2020 science fiction fantasy novel by Martha Wells

Network Effect is a 2020 science fiction novel written by Martha Wells. It is the fifth work in the Murderbot Diaries series and the first full-length novel. Network Effect won the 2021 Hugo Award for Best Novel, the 2020 Nebula Award for Best Novel, and the 2021 Locus Award for Best Science Fiction Novel.

== Plot ==
Murderbot has been sent by Dr. Mensah on a research expedition that includes her daughter Amena, her brother-in-law Thiago, and Drs. Arada, Overse, and Ratthi. Their ship is set upon by a hostile transport vessel, which Murderbot and Amena are compelled to board as the others flee in an escape pod. As the transport moves into a nearby wormhole, Murderbot hunts the grey-skinned humanoids in control of the ship, isolates Amena and the human captives Ras and Eletra in a safe zone, and begins to realize that the transport is the same one once controlled by its robot pilot friend ART.

Arada and the others, who have followed the ship into the wormhole, are able to board as Murderbot finishes off the hostiles and manages to reload a deleted ART with a code phrase left for it. As Murderbot guessed, after being invaded by the grey raiders, ART sent them after the SecUnit ostensibly for use as a weapon, but really because ART determined that Murderbot could overcome them. Murderbot is enraged that ART would endanger the SecUnit's humans this way, and is further annoyed when ART insists that Murderbot and its human crew help find and recover the transport vessel's missing crew.

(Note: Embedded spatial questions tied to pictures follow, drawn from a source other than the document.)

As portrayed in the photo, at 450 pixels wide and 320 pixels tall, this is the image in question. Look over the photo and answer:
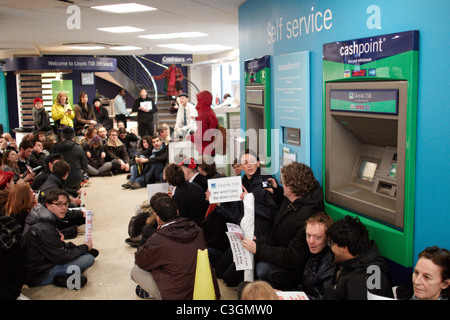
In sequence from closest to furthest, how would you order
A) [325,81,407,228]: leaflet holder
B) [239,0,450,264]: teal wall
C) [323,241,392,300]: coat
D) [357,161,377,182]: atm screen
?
[239,0,450,264]: teal wall
[323,241,392,300]: coat
[325,81,407,228]: leaflet holder
[357,161,377,182]: atm screen

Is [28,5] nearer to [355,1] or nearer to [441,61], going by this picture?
[355,1]

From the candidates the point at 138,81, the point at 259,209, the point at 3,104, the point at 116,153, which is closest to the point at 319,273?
the point at 259,209

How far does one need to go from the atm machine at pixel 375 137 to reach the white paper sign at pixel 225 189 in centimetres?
73

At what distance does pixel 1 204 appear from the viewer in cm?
467

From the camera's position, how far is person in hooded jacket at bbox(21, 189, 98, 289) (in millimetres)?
4371

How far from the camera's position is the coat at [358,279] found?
2.83 m

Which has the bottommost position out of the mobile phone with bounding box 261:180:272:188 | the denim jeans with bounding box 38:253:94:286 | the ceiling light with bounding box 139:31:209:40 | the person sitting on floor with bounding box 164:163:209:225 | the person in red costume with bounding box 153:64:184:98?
the denim jeans with bounding box 38:253:94:286

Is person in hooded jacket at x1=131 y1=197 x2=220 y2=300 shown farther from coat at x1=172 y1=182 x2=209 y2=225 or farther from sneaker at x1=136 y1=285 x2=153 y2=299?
coat at x1=172 y1=182 x2=209 y2=225

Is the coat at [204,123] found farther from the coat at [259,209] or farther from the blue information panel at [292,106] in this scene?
the coat at [259,209]

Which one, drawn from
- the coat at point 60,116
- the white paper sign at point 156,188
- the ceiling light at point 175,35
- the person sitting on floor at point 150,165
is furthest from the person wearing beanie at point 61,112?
the white paper sign at point 156,188

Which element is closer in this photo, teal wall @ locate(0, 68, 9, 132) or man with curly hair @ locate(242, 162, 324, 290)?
man with curly hair @ locate(242, 162, 324, 290)

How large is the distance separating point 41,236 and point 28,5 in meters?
2.84

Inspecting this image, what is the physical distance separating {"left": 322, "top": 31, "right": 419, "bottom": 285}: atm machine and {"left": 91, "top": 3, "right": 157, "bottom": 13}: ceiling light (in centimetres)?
312

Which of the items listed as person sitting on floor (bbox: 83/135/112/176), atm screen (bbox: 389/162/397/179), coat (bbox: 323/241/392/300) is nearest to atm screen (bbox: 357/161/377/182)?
atm screen (bbox: 389/162/397/179)
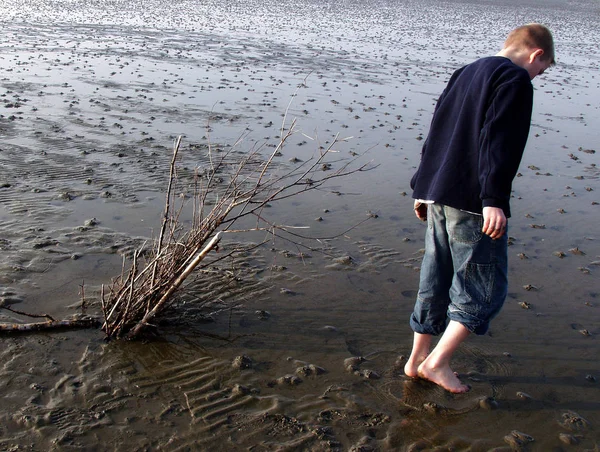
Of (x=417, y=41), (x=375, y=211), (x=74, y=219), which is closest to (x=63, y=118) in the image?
(x=74, y=219)

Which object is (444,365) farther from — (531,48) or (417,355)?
(531,48)

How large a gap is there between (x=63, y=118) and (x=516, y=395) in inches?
304

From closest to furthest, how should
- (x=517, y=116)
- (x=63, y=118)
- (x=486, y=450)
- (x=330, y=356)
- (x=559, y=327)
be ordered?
(x=517, y=116) → (x=486, y=450) → (x=330, y=356) → (x=559, y=327) → (x=63, y=118)

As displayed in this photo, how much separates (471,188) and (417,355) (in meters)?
1.14

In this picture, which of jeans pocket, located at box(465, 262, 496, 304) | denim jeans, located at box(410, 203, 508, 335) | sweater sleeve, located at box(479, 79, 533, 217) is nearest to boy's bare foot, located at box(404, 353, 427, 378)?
denim jeans, located at box(410, 203, 508, 335)

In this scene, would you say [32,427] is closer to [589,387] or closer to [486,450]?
[486,450]

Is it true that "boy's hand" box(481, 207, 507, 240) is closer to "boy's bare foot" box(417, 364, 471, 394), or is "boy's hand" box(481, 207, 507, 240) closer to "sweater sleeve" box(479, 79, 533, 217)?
"sweater sleeve" box(479, 79, 533, 217)

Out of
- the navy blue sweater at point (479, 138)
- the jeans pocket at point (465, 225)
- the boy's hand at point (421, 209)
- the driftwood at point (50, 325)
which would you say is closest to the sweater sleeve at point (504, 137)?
the navy blue sweater at point (479, 138)

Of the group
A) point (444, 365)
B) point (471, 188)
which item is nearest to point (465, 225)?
point (471, 188)

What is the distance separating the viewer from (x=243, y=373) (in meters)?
3.71

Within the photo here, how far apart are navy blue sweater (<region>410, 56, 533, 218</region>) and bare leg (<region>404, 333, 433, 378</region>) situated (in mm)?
894

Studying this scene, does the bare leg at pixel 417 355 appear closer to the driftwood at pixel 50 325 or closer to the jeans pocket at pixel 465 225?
the jeans pocket at pixel 465 225

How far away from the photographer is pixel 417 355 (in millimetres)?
3734

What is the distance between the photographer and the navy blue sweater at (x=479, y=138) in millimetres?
3018
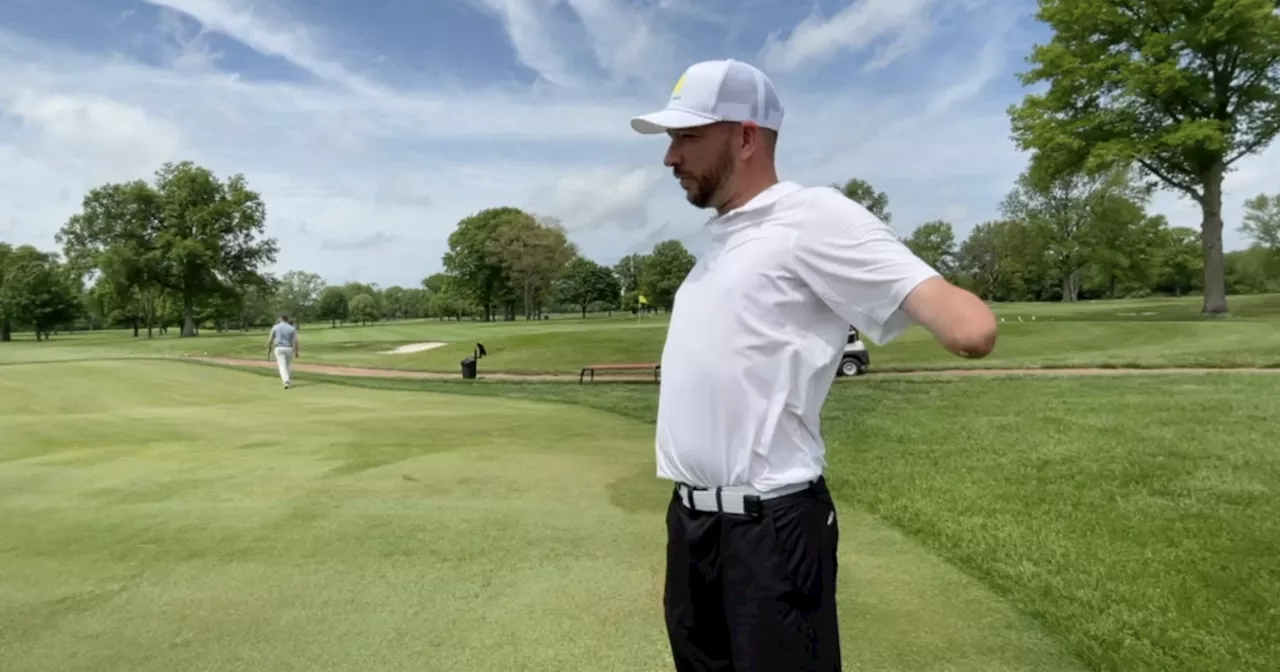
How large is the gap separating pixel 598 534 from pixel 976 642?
247 cm

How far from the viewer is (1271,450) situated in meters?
7.12

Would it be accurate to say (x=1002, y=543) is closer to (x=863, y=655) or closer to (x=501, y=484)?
(x=863, y=655)

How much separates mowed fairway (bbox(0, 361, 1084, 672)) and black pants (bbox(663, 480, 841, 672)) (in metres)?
1.46

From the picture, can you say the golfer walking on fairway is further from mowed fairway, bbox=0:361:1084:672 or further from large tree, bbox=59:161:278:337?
large tree, bbox=59:161:278:337

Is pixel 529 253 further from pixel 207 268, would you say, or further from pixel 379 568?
pixel 379 568

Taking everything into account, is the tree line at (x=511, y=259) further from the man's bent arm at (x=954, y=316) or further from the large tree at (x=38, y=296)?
the man's bent arm at (x=954, y=316)

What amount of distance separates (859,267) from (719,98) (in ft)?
1.89

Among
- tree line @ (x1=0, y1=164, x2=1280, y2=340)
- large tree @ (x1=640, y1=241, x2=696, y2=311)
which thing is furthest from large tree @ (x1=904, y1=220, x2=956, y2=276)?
large tree @ (x1=640, y1=241, x2=696, y2=311)

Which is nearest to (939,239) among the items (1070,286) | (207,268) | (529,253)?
(1070,286)

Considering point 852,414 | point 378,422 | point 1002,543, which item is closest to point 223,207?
point 378,422

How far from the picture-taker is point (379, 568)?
438 centimetres

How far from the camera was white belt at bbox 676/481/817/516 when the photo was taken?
72.9 inches

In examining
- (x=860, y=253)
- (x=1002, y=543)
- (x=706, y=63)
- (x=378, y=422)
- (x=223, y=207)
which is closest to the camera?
(x=860, y=253)

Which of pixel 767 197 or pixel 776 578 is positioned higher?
pixel 767 197
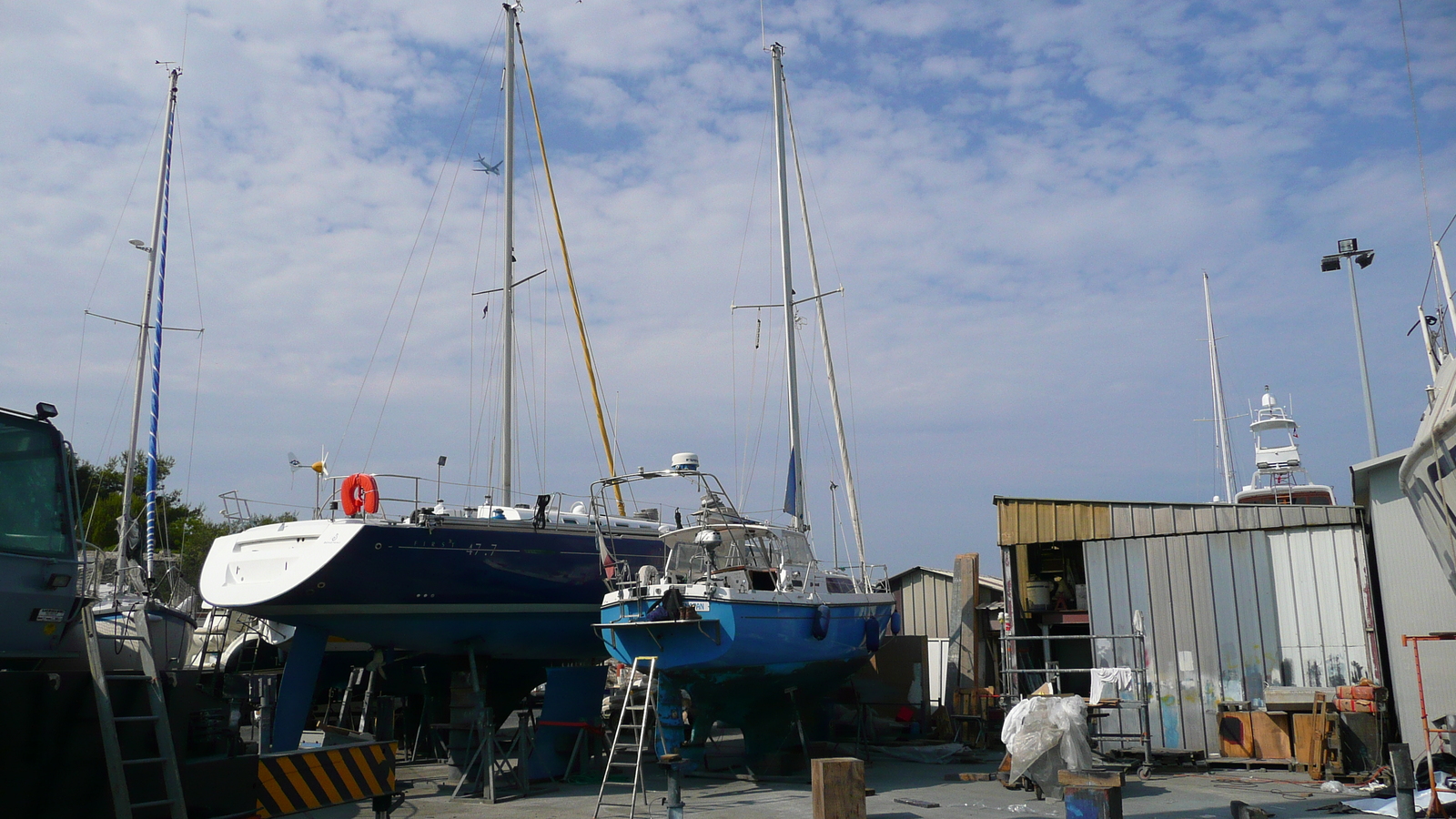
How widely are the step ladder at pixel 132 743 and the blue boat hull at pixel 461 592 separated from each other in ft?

Murderbot and its team descend to the planetary colony that seems to be at the center of the situation, and find that the colonists have been exposed to alien remnant contamination. They have developed the grey skin condition to varying degrees, and have separated into warring factions representing the least contaminated versus the most, who seem controlled by an alien hive mind. The missing crew have effected their own escape, and while Arada and her people help them, Murderbot is captured. ART begins firing missiles at the colony, demanding its release. Murderbot is rescued with the help of another SecUnit whose governor module it disabled, as well as a software version of itself set loose on the colony's defenses. Murderbot considers whether it wants to accompany ART and its crew on their next mission.

== Reviews ==
An NPR review said that "...if the first books [in the Murderbot Diaries series] were episodes in a four-part TV miniseries, then Network Effect is the feature-length movie with the bigger budget and scope, and it is no less enjoyable." and a "wonderful continuation of the series". Locus described Network Effect as "a perfectly paced space opera adventure novel, one in which Murderbot continues to grow as a person."